A force that links the Earth's rotation with the direction of circulating air currents is partly responsible for the hypnotic appearance of the mystic dancers, research has shown.
The Coriolis effect, well known to meteorologists, causes the deflection of objects on a rotating surface, resulting in winds circulating clockwise in the Northern Hemisphere and anti-clockwise in the Southern Hemisphere.
It also produces mesmerising patterns of sharp peaks and gentle troughs that appear on the flowing surfaces of Dervishes' cone-shaped skirts, a computer modelling study has shown.

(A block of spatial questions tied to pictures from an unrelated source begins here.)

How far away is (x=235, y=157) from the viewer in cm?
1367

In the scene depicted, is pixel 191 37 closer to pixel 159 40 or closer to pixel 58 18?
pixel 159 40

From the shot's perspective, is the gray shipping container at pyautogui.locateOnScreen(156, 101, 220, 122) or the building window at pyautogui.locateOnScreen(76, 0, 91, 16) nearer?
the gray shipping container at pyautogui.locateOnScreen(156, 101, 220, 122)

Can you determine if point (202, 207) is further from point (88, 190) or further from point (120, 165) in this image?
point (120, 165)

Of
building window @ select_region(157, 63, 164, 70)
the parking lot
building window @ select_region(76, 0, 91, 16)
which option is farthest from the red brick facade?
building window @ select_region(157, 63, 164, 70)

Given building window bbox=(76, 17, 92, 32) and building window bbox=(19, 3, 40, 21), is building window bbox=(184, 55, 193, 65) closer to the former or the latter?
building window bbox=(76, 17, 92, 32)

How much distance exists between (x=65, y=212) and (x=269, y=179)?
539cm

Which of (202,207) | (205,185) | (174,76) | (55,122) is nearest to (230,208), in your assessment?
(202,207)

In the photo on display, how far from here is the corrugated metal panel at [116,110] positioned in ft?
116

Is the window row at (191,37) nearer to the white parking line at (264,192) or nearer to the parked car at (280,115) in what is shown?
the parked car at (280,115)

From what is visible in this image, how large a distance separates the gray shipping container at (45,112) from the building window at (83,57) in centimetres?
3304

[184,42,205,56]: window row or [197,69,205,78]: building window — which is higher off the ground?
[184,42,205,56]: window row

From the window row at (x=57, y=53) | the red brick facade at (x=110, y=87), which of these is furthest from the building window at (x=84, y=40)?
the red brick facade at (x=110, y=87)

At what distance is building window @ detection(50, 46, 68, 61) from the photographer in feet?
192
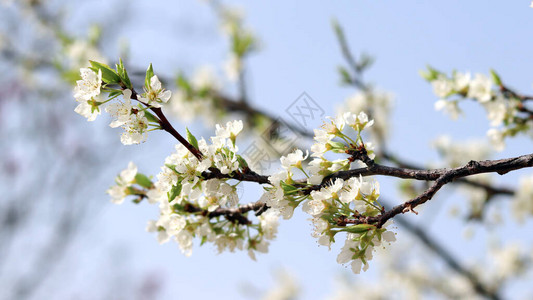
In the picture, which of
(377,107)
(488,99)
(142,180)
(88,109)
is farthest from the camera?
(377,107)

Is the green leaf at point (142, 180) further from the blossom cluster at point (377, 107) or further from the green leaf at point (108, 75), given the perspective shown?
the blossom cluster at point (377, 107)

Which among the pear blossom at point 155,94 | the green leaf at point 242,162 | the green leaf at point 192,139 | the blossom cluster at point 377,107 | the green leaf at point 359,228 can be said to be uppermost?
the blossom cluster at point 377,107

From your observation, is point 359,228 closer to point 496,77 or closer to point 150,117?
point 150,117

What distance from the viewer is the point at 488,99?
2.71m

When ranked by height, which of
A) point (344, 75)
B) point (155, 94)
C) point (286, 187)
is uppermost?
point (344, 75)

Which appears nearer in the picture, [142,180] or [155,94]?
[155,94]

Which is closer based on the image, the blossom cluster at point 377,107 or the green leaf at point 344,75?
the green leaf at point 344,75

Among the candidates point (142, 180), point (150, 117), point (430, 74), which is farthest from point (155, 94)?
point (430, 74)

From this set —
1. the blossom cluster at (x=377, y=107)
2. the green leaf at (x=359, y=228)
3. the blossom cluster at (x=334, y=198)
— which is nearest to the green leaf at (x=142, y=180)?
the blossom cluster at (x=334, y=198)

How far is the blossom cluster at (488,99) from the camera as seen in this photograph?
2.67 metres

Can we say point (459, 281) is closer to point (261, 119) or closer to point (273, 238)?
point (261, 119)

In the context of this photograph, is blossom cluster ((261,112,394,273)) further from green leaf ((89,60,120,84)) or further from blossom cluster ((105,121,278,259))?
green leaf ((89,60,120,84))

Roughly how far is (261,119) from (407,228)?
6.61ft

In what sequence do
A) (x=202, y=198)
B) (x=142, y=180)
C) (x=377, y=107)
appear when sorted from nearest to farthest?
(x=202, y=198) → (x=142, y=180) → (x=377, y=107)
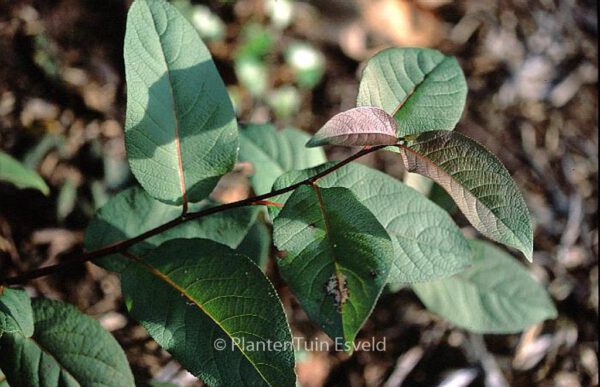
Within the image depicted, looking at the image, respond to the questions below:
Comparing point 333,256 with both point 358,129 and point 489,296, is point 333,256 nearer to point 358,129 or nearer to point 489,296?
point 358,129

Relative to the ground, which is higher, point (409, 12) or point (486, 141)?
point (409, 12)

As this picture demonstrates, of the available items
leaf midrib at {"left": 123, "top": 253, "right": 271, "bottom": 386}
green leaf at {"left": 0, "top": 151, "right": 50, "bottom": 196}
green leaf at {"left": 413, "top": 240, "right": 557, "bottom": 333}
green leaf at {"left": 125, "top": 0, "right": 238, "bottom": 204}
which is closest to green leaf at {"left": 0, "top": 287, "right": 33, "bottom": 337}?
leaf midrib at {"left": 123, "top": 253, "right": 271, "bottom": 386}

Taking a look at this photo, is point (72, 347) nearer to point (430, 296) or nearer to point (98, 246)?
point (98, 246)

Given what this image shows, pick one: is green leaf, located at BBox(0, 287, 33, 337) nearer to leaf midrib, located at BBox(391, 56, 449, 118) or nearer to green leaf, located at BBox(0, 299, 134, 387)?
green leaf, located at BBox(0, 299, 134, 387)

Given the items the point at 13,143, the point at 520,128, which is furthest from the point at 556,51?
the point at 13,143

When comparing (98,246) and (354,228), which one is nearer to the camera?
(354,228)

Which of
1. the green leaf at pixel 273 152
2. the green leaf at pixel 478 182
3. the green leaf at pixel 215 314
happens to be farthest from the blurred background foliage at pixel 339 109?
the green leaf at pixel 478 182

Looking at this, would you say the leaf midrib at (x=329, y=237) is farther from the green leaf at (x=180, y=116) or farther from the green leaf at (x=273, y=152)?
the green leaf at (x=273, y=152)
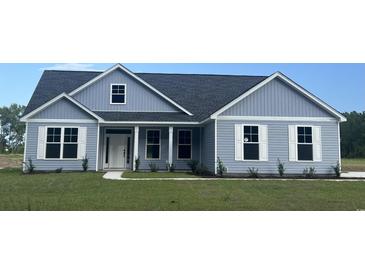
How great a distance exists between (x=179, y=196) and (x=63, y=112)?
976 centimetres

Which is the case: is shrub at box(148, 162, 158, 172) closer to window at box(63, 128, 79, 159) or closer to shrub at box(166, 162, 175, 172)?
shrub at box(166, 162, 175, 172)

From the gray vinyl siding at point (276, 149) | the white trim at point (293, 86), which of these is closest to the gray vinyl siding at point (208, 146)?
the gray vinyl siding at point (276, 149)

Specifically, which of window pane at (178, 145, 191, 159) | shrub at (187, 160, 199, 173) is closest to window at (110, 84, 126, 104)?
window pane at (178, 145, 191, 159)

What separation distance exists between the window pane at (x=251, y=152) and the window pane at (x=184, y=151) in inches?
147

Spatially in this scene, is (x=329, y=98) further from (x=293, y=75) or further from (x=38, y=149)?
(x=38, y=149)

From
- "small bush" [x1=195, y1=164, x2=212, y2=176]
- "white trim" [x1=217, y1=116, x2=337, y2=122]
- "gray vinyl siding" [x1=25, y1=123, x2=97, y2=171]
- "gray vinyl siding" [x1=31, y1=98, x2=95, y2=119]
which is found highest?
"gray vinyl siding" [x1=31, y1=98, x2=95, y2=119]

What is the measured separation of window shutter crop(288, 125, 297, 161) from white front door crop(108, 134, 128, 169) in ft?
27.1

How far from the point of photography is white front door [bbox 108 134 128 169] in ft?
59.2

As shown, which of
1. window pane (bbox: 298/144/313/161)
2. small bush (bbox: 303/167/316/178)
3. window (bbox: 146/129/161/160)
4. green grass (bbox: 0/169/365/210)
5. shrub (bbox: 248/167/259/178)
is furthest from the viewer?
window (bbox: 146/129/161/160)

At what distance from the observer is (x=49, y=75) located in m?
21.8

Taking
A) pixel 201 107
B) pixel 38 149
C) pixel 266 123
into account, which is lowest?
pixel 38 149

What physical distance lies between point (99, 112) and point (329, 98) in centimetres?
1204
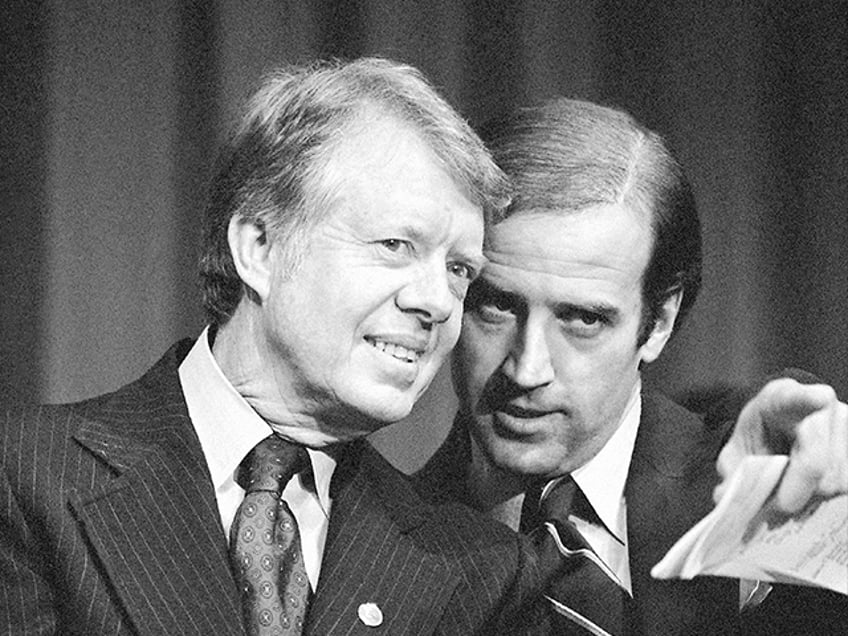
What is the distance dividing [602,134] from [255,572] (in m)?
0.75

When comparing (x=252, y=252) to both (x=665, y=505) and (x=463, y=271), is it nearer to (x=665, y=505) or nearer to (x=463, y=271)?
(x=463, y=271)

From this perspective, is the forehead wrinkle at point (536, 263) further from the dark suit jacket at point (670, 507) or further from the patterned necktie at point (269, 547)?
the patterned necktie at point (269, 547)

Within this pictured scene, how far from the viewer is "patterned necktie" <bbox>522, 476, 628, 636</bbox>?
1744 mm

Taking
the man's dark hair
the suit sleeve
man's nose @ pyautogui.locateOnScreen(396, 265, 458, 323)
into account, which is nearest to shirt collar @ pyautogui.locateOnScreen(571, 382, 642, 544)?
the man's dark hair

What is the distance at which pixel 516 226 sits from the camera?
1848 mm

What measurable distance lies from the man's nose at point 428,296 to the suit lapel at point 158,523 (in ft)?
0.92

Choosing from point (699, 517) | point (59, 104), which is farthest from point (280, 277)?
point (59, 104)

By entering the right set of Coriolis equations, scientists were able to reproduce shapes strikingly similar to those seen in the whirling skirts.
The Whirling Dervish dance, a popular tourist attraction in Turkey, has been performed for more than 700 years by the Sufi, an Islamic mystic order.
A form of moving meditation, the act of spinning on the spot is said to bring the Dervishes into a state of bliss.
Study author Dr James Hanna, from Virginia Polytechnic Institute in the US, said: "The dancers don't do much but spin around at a fixed speed, but their skirts show these very striking, long-lived patterns with sharp cusp-like features which seem rather counter-intuitive.
"The flow of a sheet of material is much more restrictive than the flow of the atmosphere, but nonetheless it results in Coriolis forces. What we found was that this flow, and the associated Coriolis forces, plays a crucial role in forming the dervish-like patterns."